Friday, November 11, 2011

Home Educating Our Autistic Spectrum Children



Home Educating Our Autistic Spectrum Children: 
Paths Are Made by Walking
Edited by Terri Dowty & Kitt Cowlishaw
This book fits both the All Grown Up Monday
and the Education Friday category, so I'm writing about it late
Friday and probably no one will read this until Monday.
I started reading this book with a great deal of skepticism and with two
major expectations:
1 All the children (despite the inclusive title) would have Asperger's.
2 The case histories would not give the nitty gritty of education.

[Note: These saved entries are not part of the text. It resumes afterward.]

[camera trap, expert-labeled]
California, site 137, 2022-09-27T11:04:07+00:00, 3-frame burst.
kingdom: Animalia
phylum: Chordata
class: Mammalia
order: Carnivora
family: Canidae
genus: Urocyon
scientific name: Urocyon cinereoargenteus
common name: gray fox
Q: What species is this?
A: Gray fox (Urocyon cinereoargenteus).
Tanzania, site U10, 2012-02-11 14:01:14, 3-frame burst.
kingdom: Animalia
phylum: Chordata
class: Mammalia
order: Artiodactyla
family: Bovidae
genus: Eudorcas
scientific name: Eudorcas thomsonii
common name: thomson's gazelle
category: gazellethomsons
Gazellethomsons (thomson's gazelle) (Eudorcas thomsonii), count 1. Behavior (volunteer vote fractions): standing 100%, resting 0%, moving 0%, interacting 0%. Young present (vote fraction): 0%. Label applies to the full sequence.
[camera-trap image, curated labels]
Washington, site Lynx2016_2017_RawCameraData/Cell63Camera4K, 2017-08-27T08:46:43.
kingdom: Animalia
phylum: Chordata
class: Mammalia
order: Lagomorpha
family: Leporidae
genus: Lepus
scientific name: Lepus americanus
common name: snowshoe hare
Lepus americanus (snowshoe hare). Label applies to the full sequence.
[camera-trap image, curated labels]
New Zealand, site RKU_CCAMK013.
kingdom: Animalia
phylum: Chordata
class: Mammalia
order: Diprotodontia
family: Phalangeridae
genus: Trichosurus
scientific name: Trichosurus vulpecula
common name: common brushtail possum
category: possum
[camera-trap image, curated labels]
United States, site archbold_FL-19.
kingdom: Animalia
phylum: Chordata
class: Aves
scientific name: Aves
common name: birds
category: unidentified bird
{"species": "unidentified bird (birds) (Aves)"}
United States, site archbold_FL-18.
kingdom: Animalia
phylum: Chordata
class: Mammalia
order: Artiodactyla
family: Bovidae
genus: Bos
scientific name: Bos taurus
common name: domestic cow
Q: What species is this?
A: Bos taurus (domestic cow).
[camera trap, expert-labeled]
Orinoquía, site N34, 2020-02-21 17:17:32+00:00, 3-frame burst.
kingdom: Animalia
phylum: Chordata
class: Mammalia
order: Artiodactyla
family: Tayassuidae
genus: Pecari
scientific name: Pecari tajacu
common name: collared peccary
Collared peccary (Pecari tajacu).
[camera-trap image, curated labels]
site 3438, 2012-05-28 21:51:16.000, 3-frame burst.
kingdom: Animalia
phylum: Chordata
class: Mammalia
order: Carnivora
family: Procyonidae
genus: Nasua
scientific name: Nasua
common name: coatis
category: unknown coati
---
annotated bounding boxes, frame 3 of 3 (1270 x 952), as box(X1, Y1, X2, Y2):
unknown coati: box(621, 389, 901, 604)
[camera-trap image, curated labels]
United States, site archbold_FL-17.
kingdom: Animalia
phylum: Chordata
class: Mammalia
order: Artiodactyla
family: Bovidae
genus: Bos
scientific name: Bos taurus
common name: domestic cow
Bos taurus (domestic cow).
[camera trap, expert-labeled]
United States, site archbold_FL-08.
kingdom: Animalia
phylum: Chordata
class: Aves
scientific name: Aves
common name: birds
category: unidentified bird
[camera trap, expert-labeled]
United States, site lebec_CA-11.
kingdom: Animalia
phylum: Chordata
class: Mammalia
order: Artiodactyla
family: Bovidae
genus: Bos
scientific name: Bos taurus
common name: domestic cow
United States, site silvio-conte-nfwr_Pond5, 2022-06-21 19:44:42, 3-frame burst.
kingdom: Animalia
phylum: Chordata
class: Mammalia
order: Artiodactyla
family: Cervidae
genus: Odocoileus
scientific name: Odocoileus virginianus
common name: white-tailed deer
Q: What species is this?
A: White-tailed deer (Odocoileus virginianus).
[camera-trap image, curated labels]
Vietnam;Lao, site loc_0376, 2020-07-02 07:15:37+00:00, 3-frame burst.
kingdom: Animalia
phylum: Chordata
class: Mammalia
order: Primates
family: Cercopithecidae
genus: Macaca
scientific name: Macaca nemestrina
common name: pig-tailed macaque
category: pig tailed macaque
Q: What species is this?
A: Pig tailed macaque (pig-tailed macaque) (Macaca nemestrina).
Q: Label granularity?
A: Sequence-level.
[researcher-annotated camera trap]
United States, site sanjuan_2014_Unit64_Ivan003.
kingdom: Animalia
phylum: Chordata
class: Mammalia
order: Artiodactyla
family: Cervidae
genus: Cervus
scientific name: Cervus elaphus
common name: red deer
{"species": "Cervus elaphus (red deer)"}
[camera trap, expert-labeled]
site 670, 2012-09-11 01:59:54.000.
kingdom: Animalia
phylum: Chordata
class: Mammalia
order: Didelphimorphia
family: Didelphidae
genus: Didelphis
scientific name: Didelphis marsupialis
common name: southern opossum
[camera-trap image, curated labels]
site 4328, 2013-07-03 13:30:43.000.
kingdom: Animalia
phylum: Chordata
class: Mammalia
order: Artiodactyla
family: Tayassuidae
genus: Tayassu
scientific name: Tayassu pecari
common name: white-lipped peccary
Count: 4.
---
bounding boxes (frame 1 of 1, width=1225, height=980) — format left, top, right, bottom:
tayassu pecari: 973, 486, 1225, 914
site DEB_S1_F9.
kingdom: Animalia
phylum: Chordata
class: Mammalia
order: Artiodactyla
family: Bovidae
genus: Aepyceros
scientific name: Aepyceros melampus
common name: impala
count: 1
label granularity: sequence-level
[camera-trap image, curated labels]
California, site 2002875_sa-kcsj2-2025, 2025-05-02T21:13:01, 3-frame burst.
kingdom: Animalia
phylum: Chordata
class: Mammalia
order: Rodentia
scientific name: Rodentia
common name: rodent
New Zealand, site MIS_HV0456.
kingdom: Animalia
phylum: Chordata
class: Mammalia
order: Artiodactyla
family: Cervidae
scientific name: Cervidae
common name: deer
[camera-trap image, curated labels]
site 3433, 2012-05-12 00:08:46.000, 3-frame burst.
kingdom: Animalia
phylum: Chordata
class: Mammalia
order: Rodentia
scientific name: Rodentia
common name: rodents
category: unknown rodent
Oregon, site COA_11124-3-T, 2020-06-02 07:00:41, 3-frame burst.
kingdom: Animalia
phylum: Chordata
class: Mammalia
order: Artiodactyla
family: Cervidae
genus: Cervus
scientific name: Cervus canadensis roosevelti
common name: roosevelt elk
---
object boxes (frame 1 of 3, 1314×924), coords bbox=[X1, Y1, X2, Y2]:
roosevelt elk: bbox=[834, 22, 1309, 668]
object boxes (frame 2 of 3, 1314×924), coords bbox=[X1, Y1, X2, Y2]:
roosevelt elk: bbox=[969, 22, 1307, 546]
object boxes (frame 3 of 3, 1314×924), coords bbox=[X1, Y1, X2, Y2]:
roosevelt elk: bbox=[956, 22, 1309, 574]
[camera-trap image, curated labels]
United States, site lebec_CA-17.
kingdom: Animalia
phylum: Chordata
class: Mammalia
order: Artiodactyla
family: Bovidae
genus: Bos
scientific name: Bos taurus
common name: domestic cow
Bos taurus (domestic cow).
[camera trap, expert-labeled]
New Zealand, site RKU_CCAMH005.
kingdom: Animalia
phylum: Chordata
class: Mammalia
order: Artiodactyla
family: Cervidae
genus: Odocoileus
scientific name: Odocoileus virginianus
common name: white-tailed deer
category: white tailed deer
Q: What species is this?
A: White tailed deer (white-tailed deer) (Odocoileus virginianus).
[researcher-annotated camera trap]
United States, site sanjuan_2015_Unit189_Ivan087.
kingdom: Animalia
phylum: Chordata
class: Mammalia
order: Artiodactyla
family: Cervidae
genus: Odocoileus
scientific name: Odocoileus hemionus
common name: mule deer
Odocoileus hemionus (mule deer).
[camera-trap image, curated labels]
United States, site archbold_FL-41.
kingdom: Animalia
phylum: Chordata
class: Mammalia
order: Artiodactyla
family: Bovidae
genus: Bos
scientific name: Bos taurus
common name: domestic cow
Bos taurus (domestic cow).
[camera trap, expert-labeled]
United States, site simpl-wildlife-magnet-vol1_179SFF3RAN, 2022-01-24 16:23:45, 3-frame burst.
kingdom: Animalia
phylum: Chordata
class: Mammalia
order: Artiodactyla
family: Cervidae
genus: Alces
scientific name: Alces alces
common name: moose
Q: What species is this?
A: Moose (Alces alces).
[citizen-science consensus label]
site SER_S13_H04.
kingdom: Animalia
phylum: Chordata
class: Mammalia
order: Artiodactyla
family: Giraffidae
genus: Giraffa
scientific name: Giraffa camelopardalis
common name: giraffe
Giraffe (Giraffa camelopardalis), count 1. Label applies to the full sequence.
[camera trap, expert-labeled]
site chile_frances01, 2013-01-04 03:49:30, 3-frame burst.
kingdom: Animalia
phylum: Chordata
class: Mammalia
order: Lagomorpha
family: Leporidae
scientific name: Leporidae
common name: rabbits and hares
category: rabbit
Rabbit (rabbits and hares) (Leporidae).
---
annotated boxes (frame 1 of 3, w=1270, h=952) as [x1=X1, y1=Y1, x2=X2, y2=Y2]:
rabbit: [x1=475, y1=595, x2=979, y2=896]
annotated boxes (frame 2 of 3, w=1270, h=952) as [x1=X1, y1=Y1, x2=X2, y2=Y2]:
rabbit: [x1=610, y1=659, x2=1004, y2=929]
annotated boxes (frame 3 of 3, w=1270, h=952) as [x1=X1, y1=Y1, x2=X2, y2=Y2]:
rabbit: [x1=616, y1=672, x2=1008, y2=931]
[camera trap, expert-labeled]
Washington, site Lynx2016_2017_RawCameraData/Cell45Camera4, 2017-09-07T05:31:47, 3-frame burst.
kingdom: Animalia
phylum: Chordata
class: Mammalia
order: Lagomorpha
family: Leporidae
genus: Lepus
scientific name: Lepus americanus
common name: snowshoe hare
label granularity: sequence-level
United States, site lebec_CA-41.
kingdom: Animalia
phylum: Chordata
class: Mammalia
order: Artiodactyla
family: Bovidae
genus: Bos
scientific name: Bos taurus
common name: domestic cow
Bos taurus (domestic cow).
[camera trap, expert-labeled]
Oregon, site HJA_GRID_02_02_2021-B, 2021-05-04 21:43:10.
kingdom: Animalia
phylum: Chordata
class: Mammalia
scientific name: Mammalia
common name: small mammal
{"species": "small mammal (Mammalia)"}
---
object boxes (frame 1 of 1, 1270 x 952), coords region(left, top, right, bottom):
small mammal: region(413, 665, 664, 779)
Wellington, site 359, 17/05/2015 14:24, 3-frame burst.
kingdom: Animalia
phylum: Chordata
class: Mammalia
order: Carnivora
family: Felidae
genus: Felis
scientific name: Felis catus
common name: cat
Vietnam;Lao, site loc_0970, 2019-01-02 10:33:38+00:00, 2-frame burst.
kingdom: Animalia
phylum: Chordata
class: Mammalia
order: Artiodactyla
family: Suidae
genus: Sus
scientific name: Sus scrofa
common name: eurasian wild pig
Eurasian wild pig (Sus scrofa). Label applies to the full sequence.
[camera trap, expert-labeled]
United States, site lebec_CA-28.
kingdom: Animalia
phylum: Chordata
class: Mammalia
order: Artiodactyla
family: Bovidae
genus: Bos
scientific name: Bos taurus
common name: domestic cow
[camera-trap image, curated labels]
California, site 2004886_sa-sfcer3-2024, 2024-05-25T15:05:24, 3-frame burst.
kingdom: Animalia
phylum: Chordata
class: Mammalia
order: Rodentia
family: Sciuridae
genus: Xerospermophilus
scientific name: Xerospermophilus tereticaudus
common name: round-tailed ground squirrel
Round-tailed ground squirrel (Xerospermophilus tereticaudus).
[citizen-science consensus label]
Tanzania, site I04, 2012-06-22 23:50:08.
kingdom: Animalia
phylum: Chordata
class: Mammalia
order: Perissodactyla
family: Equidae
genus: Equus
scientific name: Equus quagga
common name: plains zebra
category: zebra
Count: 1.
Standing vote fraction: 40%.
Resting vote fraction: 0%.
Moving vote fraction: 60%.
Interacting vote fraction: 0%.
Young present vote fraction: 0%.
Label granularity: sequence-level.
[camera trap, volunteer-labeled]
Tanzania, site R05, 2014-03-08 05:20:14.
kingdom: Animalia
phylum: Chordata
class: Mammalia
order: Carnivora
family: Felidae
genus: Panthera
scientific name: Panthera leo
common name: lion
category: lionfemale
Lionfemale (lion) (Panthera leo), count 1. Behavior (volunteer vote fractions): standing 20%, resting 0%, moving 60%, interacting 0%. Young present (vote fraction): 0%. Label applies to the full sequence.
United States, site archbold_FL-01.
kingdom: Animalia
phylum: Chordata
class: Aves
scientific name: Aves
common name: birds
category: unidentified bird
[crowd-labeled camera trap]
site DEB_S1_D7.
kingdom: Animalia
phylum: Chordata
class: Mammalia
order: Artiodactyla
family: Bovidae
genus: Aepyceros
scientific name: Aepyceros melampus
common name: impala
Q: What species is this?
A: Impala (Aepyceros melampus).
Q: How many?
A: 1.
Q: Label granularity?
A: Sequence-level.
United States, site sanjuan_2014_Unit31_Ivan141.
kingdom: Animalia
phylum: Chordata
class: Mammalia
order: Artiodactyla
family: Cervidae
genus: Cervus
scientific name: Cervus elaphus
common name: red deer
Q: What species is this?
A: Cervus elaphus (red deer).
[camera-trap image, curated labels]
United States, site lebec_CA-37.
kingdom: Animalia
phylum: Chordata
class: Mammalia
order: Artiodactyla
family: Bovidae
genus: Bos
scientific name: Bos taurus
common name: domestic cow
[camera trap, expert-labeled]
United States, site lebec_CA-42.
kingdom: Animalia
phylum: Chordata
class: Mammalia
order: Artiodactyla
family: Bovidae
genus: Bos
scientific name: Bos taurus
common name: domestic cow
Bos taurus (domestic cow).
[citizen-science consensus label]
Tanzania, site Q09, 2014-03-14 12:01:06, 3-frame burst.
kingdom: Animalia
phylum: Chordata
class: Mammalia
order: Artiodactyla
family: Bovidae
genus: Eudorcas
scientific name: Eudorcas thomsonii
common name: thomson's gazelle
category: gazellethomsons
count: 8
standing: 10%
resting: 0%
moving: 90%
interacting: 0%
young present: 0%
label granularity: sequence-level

To a large extent this proved to be the case, and I didn't realize that 
some case histories would be from the U.K. and even Australia. Sure, Education
Otherwise sounds like a great resource, but Americans can't access it.
But the book succeeds in what I see as the editors' main goal-
showing that people can and do home school their children with autism
and that this can be a valuable and viable option for many families. 
Yes, most of the parents are writing about home schooling their
kids with Asperger's. And many of these kids seem perfectly suited
to home schooling, easily accomplishing academic tasks with minimal
direction. But not all. Greg, for instance, required a different, more intensive,
and more creative approach. His parents basically gave up on a family life to 
educate him, but "a different life need not necessarily mean a lesser one."
The common denominator among these parents
was that they felt their children would learn better at home than at
school. Any parent may make that choice.
Personally, I am very, very grateful that my son has a supportive 
team at public school helping him learn. But the stories in this book
made homeschooling a child with autism seem a little less daunting.